It turns out silent westerns suffer from pretty much the same problems as silent dramas. Excessive overacting, intrusive intertitles and bland storylines make these films unnecessarily tough to get through. For a genre that isn't really high on my list of favorites to begin with, the limitations of classic cinema only seem to be making things worse.
Hell's Hinges is only an hour long, but it easily feels like two. The film houses a basic plot about a gang of bandits who aren't too happy when a reverend visits their town. They hire a gunslinger to get rid of him, but he falls for the charms of the reverend's sister and turns on the gang that hired him.
There's a lot of reading to be done, with lengthy intertitles that really slow things down. Performances are poor, the cinematography is bland and though the finale is quite action packed, it never gets very exciting. A pretty big waste of time and one of the worst westerns I've watched so far.

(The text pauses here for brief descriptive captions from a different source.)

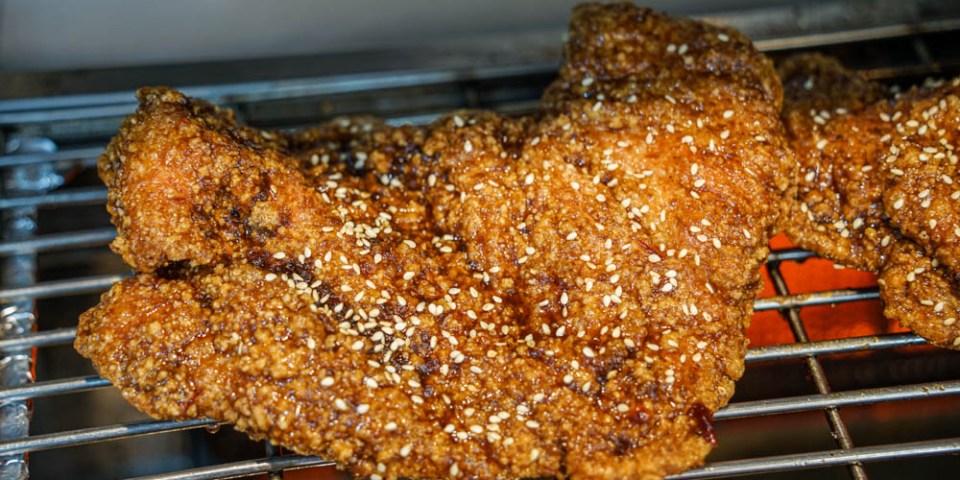 維縈家鄉碳烤雞排員林店 | 員林八條通美食小吃,先炸後烤醬香多汁雞排,近員林第一市場。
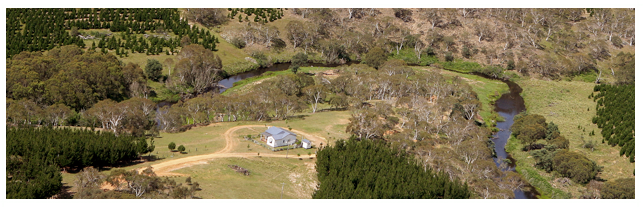 Cochabonddu Cottage, self-catering accommodation in the Snowy Mountains.  www.cochabonddu.info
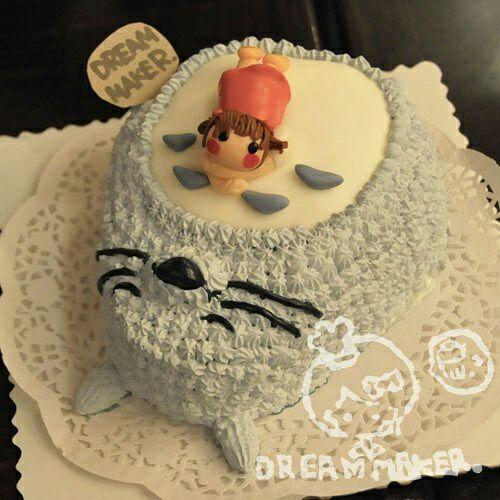 小女孩龙猫奶油蛋糕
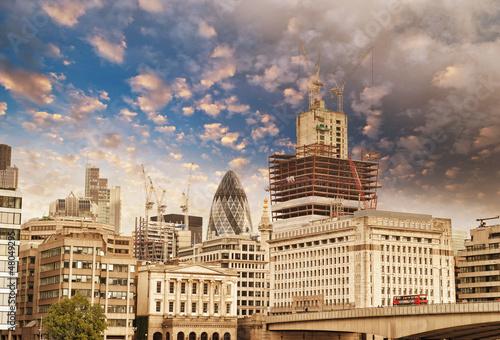 nowoczesne-budynki-i-architektura-londynu-w-aut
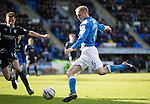 St Johnstone v Dundee....11.04.15   SPFL<br /> Steven Anderson crosses the ball<br /> Picture by Graeme Hart.<br /> Copyright Perthshire Picture Agency<br /> Tel: 01738 623350  Mobile: 07990 594431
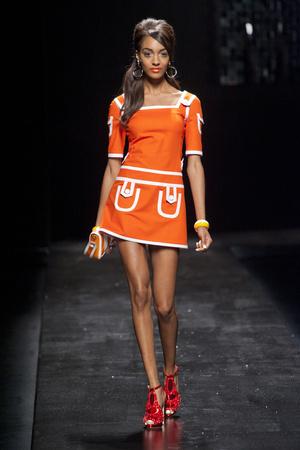 Показы мод Moschino Весна-лето 2013 | Подиум на ELLE - Подиум - фото 1115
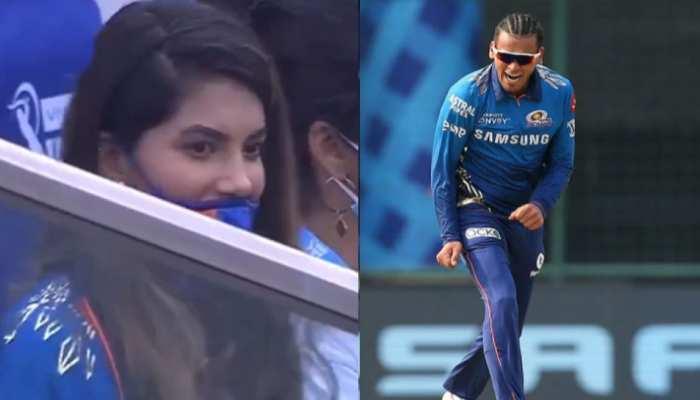 IPL 2021: स्टैंड में कौन थी वो लड़की जिसके सामने Rahul Chahar को छक्का खाना नहीं आया पसंद?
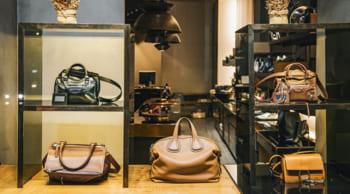ショッピングモール内でのブランド品の販売・接客 未経験歓迎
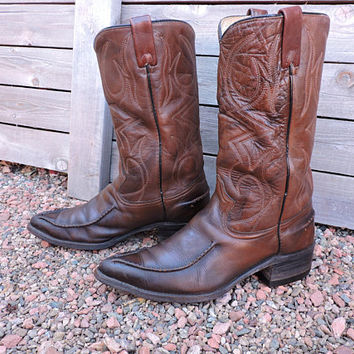 Vintage 60s Cowboy boots / 9 EE / Texas Imperial Boots USA made / brown leather 1960s western boots / GravelStreetVintage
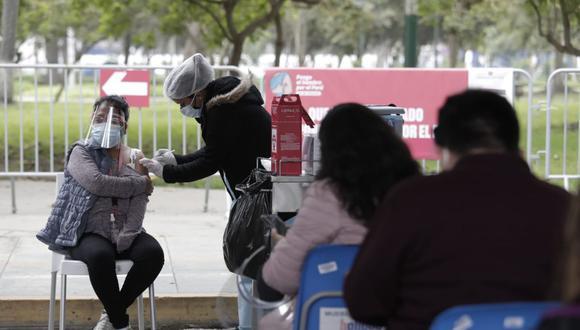Afluencia moderada de personas mayores de 36 años, segunda dosis y rezagados para vacunarse contra el COVID-19 en el Campo de Marte. Foto: Jessica Vicente/@photo.gec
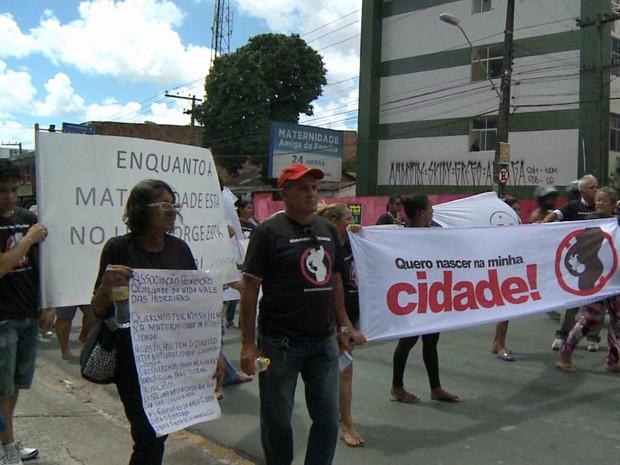 Moradores de Camaragibe fizeram protesto pedindo reabertura de maternidade (Foto: Reprodução / TV Globo)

Stamboel certainly didn't take the easy way out by combining horror and fantasy elements, but the risk paid off. DreadOut reminded me a little of The Pang's Re-Cycle, a film with a similar setup that also had a tougher time finding an appreciative audience. While Stamboel's film doesn't reach quite the same heights, fans of the more fantastical horror films should give this one a go.
The start is pretty basic, with a bunch of kids coming together to livestream from a haunted house. A popular setup nowadays, that usually results in the same type of haunts and scares. But this particular building houses a portal to another dimension, where a vengeful spirit reigns supreme.

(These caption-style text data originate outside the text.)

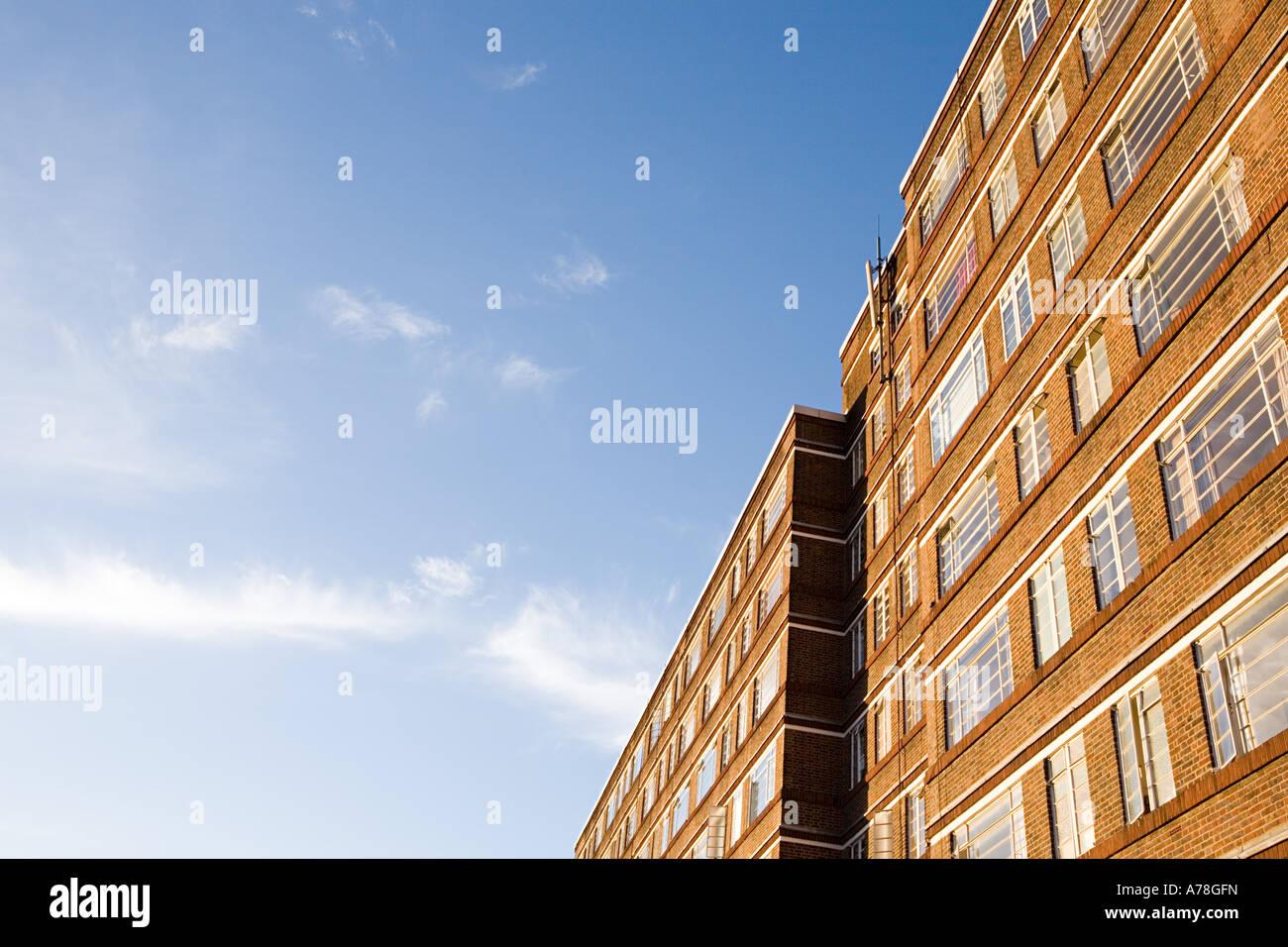Edificio de apartamentos. Foto de stock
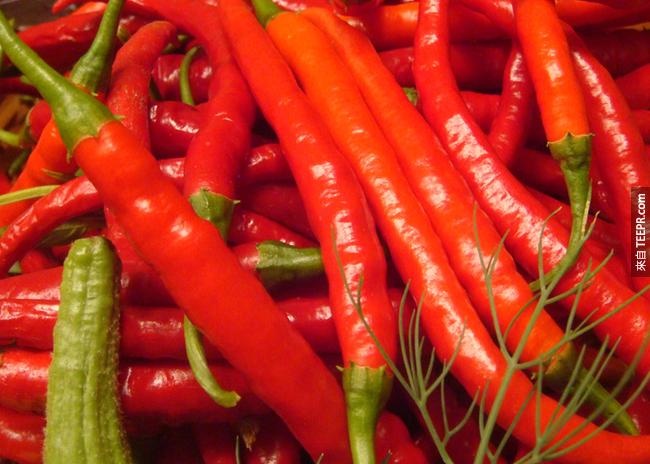 2. 辣的食物:如果你胃痛,那請不要吃辣的東西。但如果你有鼻塞,辣的東西會紓緩鼻腔內的充血狀況。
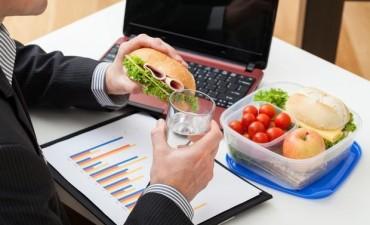 Comer en el trabajo, un hábito que puede ser muy negativo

There are some creepy designs, imaginative setups, interesting lore and some inspired horror moments. The cast can be a little iffy and the film's just a smidgen too long, but people looking for horror that doesn't necessarily serve familiar scares will find at least something with the potential to surprise. Another good effort by Stamboel.
When I was younger, I used to be a pretty big fan of the Turtles cartoons, but I never found the attempts to bring the series to the big screen very successful. I didn't even know this feature-length CG animation existed until recently, so needless to say I didn't expect all that much going in.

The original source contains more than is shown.